#### Written problem
Could you reproduce the material verbatim, starting at the line that contains "Starting from closest" and stopping after the line that contains "(4) green foliage @ x1=0, y1=146, x2=161, y2=334 <"?

— START OF Records —

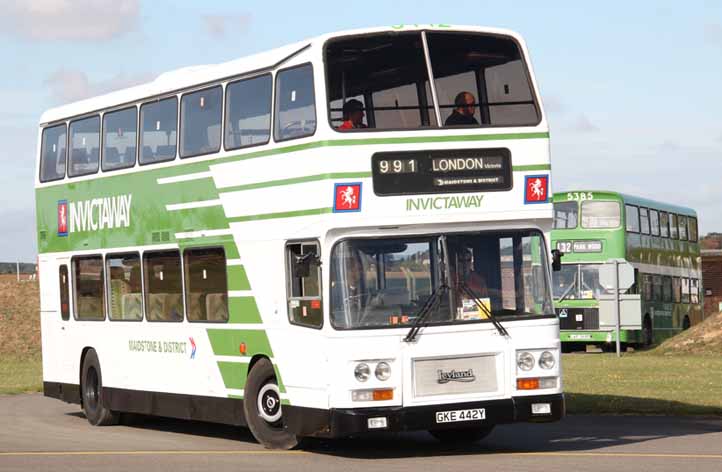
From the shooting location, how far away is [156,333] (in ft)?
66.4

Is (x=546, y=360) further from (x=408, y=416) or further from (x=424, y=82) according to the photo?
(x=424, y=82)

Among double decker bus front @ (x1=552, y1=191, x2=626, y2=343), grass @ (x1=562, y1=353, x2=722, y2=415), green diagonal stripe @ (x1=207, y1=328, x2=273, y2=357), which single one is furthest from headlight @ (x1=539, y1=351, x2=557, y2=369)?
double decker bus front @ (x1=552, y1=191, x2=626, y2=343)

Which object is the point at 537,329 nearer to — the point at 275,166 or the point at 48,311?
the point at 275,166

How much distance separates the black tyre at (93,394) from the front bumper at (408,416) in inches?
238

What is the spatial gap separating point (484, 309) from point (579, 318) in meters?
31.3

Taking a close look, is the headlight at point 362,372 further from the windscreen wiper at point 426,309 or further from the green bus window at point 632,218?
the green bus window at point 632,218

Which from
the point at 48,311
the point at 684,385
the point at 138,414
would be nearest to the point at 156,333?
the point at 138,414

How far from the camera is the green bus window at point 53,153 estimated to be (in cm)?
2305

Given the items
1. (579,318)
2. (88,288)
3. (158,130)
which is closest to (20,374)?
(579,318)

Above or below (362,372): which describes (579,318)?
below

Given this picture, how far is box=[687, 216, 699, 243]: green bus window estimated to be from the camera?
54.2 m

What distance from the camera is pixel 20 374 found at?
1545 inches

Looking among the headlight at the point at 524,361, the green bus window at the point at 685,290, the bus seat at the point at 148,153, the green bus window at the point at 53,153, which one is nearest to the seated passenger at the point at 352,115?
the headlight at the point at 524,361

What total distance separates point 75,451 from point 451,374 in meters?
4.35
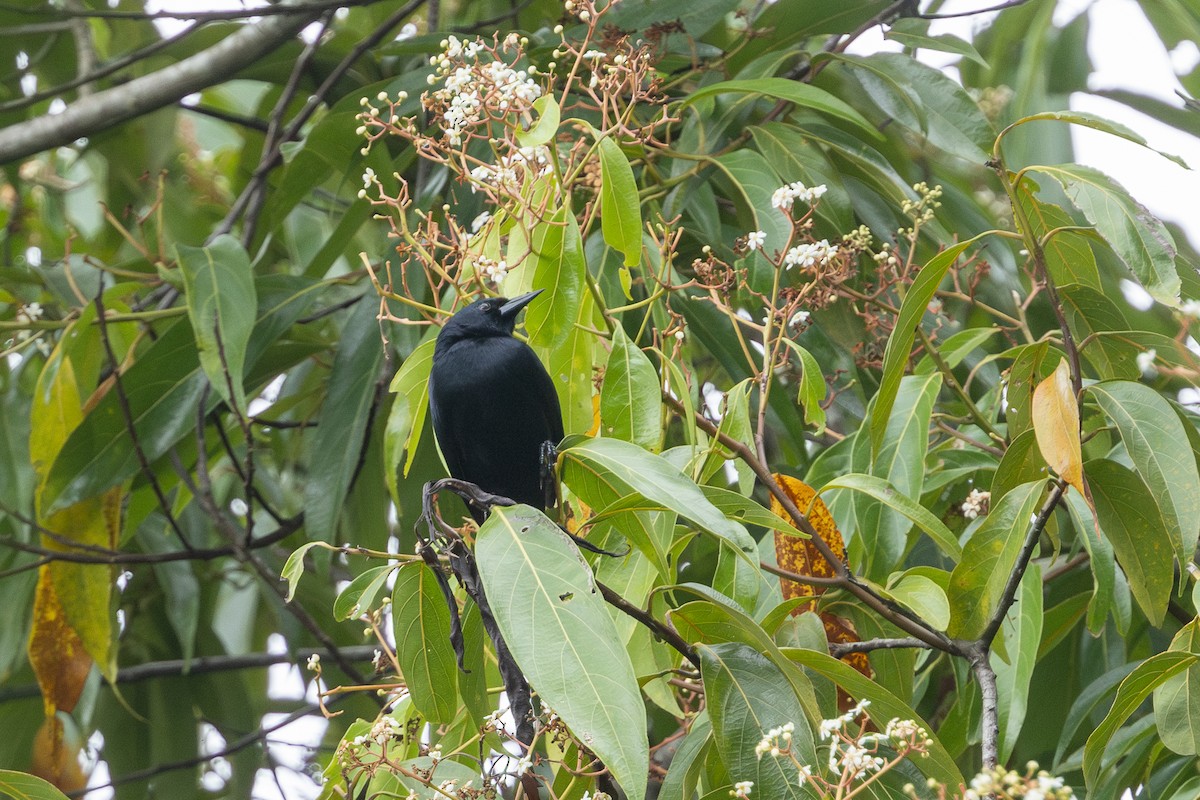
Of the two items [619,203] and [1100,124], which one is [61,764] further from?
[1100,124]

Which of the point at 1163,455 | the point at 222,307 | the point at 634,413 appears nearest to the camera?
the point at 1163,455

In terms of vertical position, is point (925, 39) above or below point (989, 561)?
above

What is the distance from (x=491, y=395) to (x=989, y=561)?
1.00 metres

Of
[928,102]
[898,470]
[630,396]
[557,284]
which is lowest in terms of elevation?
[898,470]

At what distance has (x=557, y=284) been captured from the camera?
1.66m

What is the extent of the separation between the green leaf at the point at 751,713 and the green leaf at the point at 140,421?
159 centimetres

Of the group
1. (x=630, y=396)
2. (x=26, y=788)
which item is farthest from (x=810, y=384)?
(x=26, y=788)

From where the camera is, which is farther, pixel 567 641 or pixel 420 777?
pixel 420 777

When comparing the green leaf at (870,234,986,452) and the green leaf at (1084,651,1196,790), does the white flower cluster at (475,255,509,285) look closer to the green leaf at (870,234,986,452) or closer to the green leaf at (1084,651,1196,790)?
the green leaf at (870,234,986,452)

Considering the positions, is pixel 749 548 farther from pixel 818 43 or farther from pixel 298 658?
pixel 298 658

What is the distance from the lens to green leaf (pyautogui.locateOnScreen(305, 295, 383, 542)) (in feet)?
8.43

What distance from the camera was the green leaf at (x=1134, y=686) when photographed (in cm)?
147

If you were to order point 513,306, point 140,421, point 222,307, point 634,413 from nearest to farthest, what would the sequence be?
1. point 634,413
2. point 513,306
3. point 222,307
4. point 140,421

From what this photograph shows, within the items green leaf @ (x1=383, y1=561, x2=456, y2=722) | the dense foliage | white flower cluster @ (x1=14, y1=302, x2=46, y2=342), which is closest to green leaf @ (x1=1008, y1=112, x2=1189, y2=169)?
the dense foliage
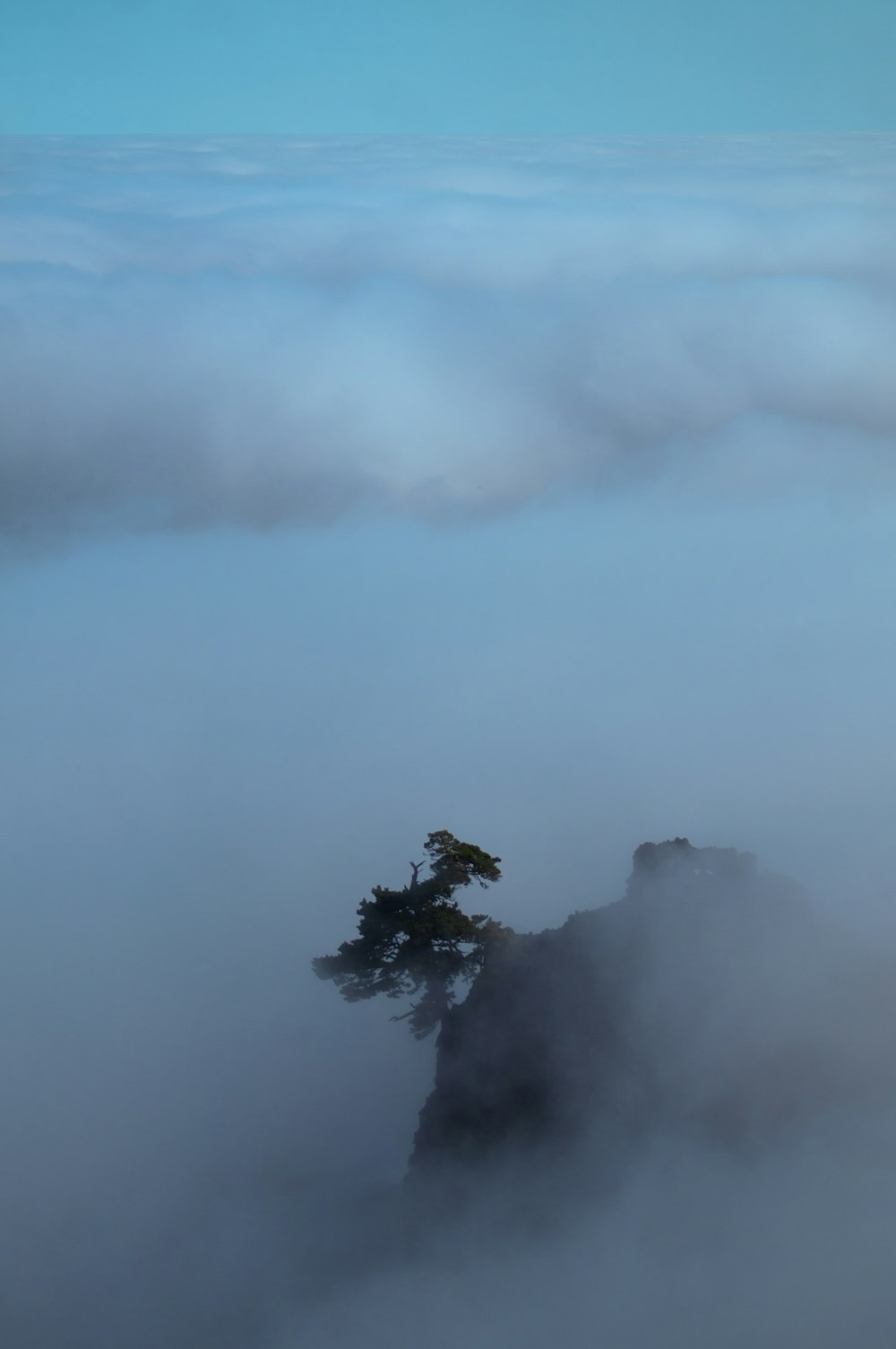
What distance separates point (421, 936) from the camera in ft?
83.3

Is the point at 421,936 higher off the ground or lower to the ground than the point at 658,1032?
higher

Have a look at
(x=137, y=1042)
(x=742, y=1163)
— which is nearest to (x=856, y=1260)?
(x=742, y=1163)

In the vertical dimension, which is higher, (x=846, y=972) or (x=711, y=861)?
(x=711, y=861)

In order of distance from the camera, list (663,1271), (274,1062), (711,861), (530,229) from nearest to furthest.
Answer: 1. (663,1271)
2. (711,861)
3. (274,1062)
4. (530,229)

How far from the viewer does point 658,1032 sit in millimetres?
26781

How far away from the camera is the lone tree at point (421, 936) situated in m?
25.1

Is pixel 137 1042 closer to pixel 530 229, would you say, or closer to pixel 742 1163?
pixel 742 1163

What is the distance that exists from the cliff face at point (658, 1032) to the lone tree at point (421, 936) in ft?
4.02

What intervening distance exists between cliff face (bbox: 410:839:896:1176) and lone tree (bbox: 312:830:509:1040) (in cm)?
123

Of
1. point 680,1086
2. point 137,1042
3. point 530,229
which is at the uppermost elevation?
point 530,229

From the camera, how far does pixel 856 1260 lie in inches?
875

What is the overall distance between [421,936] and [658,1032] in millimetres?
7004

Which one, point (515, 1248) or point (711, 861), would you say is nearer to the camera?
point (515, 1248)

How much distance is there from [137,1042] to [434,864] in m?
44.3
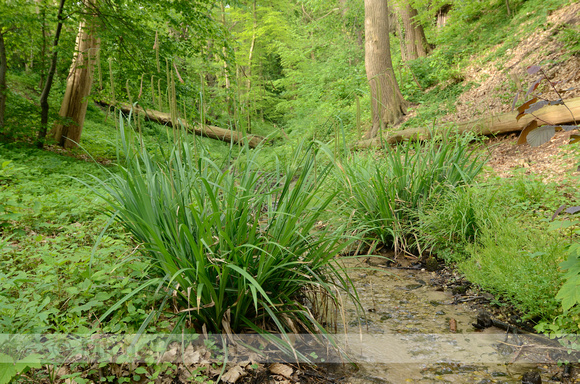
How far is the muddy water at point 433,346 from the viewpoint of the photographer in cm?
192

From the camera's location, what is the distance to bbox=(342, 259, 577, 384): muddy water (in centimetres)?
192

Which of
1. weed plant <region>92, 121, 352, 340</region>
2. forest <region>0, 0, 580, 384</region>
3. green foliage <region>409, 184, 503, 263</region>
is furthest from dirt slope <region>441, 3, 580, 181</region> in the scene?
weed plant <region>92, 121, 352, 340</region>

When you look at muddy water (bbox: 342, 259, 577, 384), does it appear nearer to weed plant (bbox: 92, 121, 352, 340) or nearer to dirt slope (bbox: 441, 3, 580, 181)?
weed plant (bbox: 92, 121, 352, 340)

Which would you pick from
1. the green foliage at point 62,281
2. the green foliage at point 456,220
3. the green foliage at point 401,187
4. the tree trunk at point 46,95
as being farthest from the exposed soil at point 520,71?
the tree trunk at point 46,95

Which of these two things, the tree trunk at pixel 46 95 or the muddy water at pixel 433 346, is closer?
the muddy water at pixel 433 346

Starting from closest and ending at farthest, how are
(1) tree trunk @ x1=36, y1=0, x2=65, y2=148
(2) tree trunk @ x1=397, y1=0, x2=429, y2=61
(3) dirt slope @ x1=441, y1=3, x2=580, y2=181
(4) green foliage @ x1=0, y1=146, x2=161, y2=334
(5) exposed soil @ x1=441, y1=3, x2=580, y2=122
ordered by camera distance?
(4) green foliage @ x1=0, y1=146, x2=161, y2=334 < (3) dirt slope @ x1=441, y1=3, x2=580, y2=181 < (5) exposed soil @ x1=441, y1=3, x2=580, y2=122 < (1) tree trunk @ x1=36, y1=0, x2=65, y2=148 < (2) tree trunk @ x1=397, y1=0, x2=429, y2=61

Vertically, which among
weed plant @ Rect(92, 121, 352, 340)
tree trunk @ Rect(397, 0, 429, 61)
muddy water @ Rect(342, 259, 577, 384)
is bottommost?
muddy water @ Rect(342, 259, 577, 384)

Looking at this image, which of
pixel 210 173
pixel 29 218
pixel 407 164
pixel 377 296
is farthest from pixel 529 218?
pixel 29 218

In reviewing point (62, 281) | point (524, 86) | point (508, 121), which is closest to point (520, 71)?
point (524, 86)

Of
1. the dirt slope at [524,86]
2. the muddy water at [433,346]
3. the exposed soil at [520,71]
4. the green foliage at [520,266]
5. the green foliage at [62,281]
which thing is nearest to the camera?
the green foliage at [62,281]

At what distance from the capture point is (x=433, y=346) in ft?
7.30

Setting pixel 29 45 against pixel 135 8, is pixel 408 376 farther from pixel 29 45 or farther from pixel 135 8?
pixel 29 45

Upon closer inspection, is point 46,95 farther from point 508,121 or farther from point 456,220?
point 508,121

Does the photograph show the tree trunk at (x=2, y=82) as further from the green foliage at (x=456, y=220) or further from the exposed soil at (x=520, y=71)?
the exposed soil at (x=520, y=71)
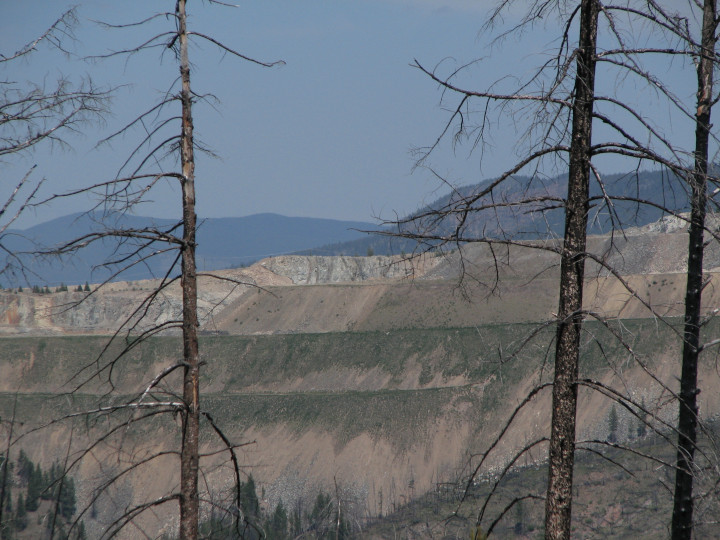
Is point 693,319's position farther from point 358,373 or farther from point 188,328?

— END OF Records —

#### Reply to the task
Starting from closest and ending at farthest, how are
(1) tree trunk @ x1=36, y1=0, x2=65, y2=148
(2) tree trunk @ x1=397, y1=0, x2=429, y2=61
(3) dirt slope @ x1=441, y1=3, x2=580, y2=181
(4) green foliage @ x1=0, y1=146, x2=161, y2=334
(5) exposed soil @ x1=441, y1=3, x2=580, y2=122
ordered by camera distance?
(4) green foliage @ x1=0, y1=146, x2=161, y2=334 < (3) dirt slope @ x1=441, y1=3, x2=580, y2=181 < (5) exposed soil @ x1=441, y1=3, x2=580, y2=122 < (1) tree trunk @ x1=36, y1=0, x2=65, y2=148 < (2) tree trunk @ x1=397, y1=0, x2=429, y2=61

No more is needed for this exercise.